### PROBLEM REQUIREMENTS
With the pictures set aside, write out all of the data exactly as it stands.

Collection entries
- - - - - - -
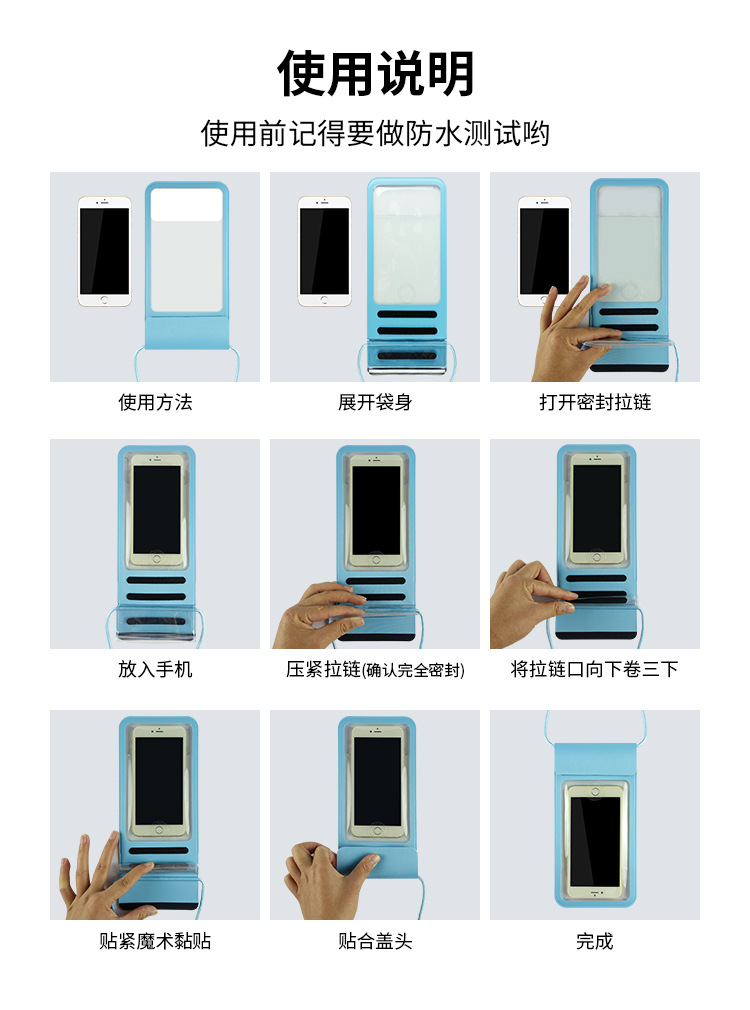 使用说明

使用前记得要做防水测试哟

使用方法

展开袋身

打开密封拉链

放入手机

压紧拉链(确认完全密封)

将拉链口向下卷三下

贴紧魔术黏贴

贴合盖头

完成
- - - - - - -
### FINISHED TASK
 使用说明

使用前记得要做防水测试哟

使用方法

展开袋身

打开密封拉链

放入手机

压紧拉链(确认完全密封)

将拉链口向下卷三下

贴紧魔术黏贴

贴合盖头

完成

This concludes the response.